Wednesday, April 16, 2008

Bondholders wary of inflation, political uncertainties

TheEdge

KUALA LUMPUR: Malaysian bonds are expected see a price slide as yields grind upwards this year, exacerbated by the country’s political uncertainties and rising inflation globally.

Bond analysts said like the country’s equity market, Malaysian bonds’ attractiveness had diminished after Barisan Nasional lost five states to the Opposition at the recent general elections, causing uncertainties in the country’s political landscape.

“Bondholders are holding back as they are waiting for clarity in the country’s political scene, especially on the party leadership of Umno,” an analyst told The Edge Financial Daily yesterday.

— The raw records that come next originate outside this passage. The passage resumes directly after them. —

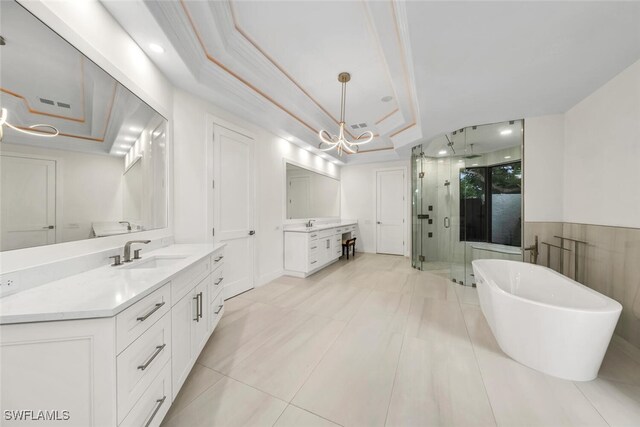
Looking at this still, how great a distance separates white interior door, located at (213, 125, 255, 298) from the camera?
2893 mm

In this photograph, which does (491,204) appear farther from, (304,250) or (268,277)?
(268,277)

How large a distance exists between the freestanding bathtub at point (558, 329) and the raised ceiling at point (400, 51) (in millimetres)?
1992

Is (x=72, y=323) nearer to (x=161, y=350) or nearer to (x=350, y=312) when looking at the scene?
(x=161, y=350)

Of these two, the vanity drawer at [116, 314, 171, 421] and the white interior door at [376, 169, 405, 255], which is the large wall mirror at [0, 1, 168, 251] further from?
the white interior door at [376, 169, 405, 255]

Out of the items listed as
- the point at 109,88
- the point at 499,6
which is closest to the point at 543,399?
the point at 499,6

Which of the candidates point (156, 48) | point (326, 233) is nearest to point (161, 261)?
point (156, 48)

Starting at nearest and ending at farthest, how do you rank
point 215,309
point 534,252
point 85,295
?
point 85,295 < point 215,309 < point 534,252

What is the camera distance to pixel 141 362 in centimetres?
104

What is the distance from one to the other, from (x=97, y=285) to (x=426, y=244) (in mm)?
4822

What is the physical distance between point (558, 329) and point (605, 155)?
2.03 meters

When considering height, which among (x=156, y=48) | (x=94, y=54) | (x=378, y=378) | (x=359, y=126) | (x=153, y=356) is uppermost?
(x=359, y=126)

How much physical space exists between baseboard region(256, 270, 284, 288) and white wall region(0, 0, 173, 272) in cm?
175

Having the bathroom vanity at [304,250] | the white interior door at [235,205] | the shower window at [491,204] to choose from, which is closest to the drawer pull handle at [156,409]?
the white interior door at [235,205]

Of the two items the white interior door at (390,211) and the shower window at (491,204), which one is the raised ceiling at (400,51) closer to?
the shower window at (491,204)
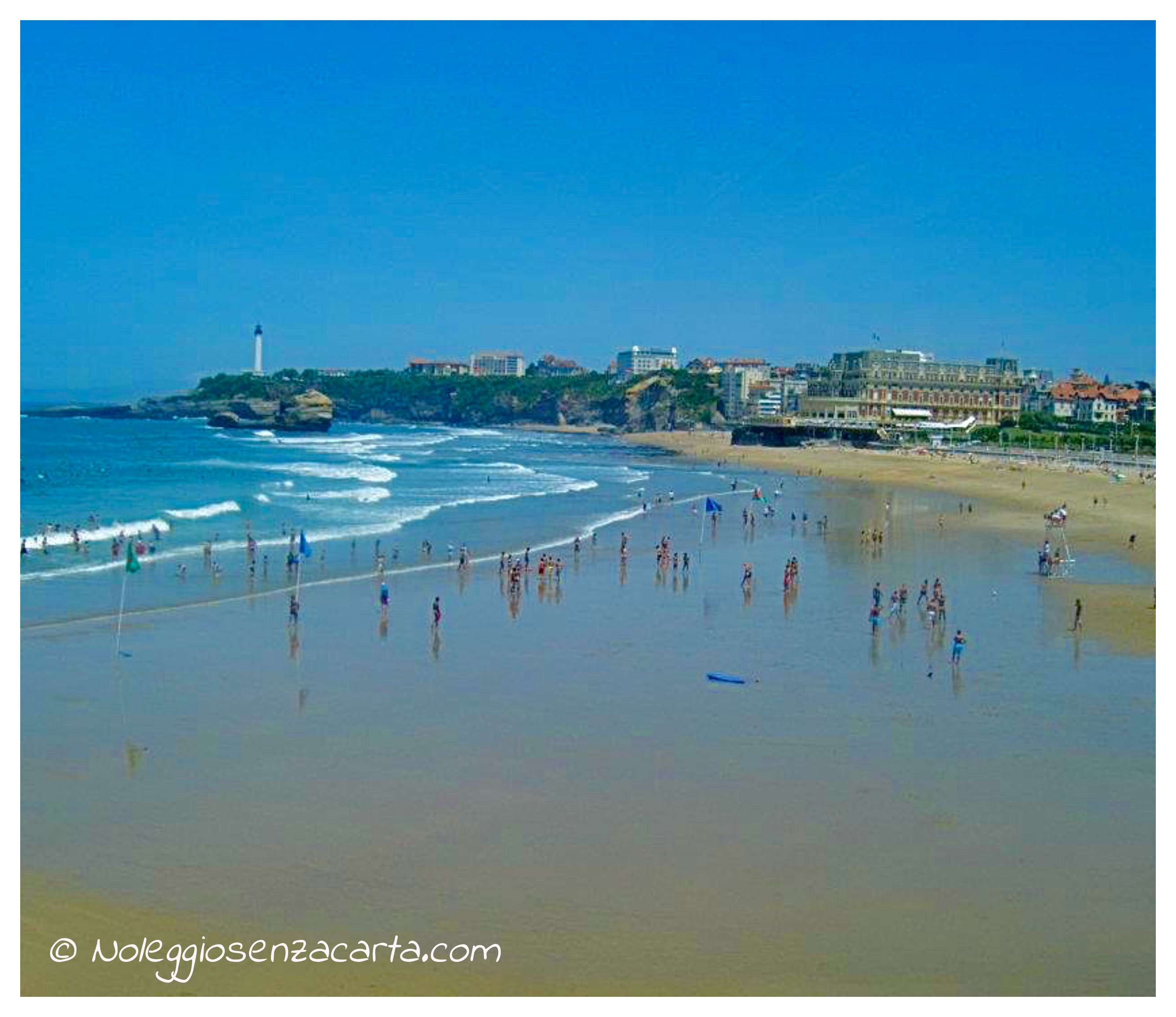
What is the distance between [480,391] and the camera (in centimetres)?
18175

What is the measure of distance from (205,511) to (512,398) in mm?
137228

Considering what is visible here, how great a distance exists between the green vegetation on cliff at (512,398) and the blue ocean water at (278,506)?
57077 mm

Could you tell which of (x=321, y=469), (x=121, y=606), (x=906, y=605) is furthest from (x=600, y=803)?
(x=321, y=469)

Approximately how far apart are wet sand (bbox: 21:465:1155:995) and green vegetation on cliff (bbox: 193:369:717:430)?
415ft

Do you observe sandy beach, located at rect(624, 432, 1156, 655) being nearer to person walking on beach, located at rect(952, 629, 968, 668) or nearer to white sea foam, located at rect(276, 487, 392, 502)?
person walking on beach, located at rect(952, 629, 968, 668)

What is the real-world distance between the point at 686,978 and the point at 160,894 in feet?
14.0

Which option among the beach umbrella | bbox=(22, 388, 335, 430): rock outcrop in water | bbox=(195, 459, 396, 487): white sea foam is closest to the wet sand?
the beach umbrella

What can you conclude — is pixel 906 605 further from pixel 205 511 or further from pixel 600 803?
pixel 205 511

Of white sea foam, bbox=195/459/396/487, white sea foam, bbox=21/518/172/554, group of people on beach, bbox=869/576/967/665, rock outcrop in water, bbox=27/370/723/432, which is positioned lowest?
white sea foam, bbox=195/459/396/487

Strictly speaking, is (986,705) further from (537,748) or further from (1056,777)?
(537,748)

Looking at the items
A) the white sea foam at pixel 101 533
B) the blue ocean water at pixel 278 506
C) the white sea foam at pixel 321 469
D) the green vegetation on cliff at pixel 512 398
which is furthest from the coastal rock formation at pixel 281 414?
the white sea foam at pixel 101 533

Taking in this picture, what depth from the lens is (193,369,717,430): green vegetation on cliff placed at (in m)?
150

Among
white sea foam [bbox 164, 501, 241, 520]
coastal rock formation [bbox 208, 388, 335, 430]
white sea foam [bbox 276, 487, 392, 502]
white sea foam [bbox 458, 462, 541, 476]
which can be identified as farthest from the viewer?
coastal rock formation [bbox 208, 388, 335, 430]

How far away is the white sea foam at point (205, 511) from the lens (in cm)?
3841
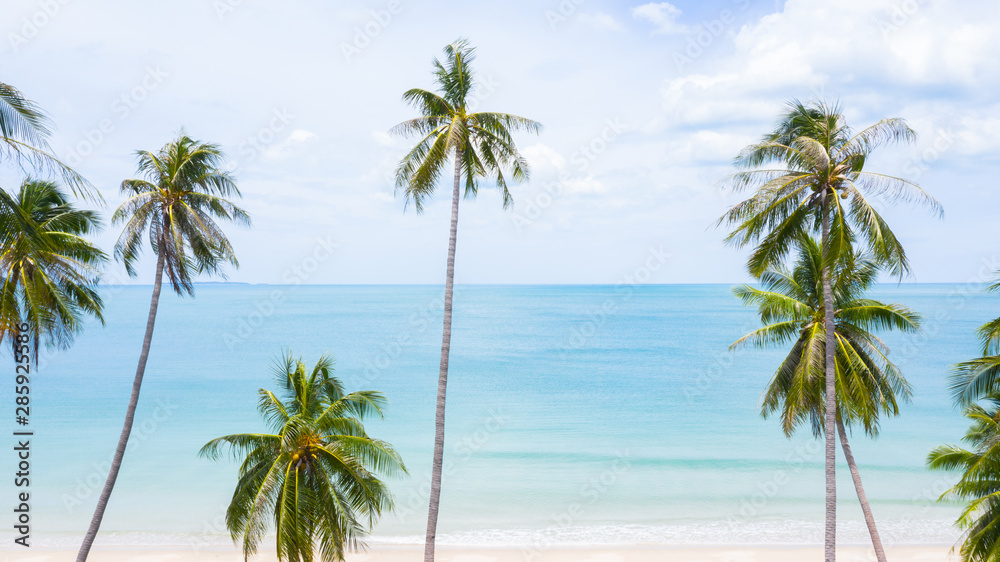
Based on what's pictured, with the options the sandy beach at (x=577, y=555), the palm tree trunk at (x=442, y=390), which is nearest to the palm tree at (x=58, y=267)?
the palm tree trunk at (x=442, y=390)

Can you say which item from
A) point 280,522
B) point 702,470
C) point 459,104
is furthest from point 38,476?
point 702,470

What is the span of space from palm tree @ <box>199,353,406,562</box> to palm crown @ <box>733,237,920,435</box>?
408 inches

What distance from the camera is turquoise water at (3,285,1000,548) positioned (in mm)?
27516

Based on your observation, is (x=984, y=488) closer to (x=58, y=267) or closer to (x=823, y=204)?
(x=823, y=204)

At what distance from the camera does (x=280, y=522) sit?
13.5 m

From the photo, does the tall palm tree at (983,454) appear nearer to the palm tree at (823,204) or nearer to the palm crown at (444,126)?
the palm tree at (823,204)

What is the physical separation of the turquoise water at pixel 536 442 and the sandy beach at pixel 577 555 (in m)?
1.54

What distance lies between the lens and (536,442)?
4209 centimetres

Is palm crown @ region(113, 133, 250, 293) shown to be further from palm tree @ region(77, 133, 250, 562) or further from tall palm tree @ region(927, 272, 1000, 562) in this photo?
tall palm tree @ region(927, 272, 1000, 562)

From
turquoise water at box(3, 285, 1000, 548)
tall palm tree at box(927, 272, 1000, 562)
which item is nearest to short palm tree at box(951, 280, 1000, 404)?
tall palm tree at box(927, 272, 1000, 562)

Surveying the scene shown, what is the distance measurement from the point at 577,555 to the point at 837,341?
1248 cm

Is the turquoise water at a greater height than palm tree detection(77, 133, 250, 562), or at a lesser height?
lesser

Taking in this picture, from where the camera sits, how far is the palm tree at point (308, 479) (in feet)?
45.2

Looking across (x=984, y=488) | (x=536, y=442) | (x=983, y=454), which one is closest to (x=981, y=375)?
(x=983, y=454)
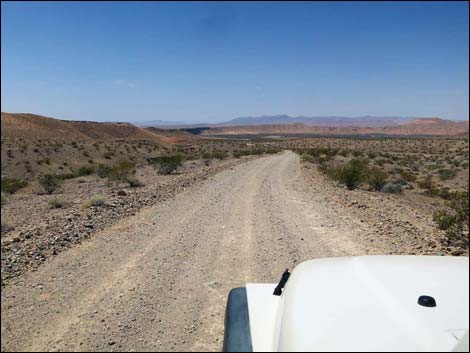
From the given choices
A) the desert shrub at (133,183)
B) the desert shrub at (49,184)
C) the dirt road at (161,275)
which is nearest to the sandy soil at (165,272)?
the dirt road at (161,275)

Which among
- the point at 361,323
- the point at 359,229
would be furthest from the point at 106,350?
the point at 359,229

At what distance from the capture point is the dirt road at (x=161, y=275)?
4.38 meters

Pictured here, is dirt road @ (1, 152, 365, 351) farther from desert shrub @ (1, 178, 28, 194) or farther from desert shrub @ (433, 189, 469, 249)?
desert shrub @ (1, 178, 28, 194)

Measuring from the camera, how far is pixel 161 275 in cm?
632

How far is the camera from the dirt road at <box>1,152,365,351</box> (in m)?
4.38

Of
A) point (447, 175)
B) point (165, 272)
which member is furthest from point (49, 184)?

He, however, did not expect the Malaysian government to arrive at a solution to appease bondholders’ jitters in the immediate term, as Umno had decided to have its annual general meeting to elect its party leaders only in December.

The bond market jitters were exacerbated by rising inflation in the region, as countries continued to battle higher prices of food including rice, wheat and milk.

An analyst said: “Fixed income holders hate inflation, and although Malaysia’s inflation rate is still under control, we do not know when rising food prices, which contribute to higher inflation rates, will recede.”

“Although the government had reiterated that it would not raise oil prices at the moment, consumers are most likely to suffer from a transparent price hike in oil as well as in food,” he said.

Additionally, he said both three-year and five-year government bonds were currently trading below the overnight policy rate (OPR) of 3.5%, but the situation would not be sustainable if Bank Negara Malaysia does not reduce the OPR.

However, bondholders would be more concerned with the rising inflation than the OPR, the analyst said, adding that another concern that bondholders raised were the sudden influx of Korean and Indian issuers into the country’s bond market causing a widening of credit spread.

The trend of foreign issuers raising funds in the Malaysian market had become apparent since the first issue by Middle Eastern multilateral institution Gulf Investment Corporation (GIC), which was rated AAA+ by Ratings Agency Malaysia Bhd and were oversubscribed by 2.76 times in mid-January.

The Edge Financial Daily had earlier reported that more foreign issuers were raising debt papers here, as it was cheaper to do so, but local industry players were concerned that these issuers’ entry would pose more difficulty for local issuers to issue papers cheaply.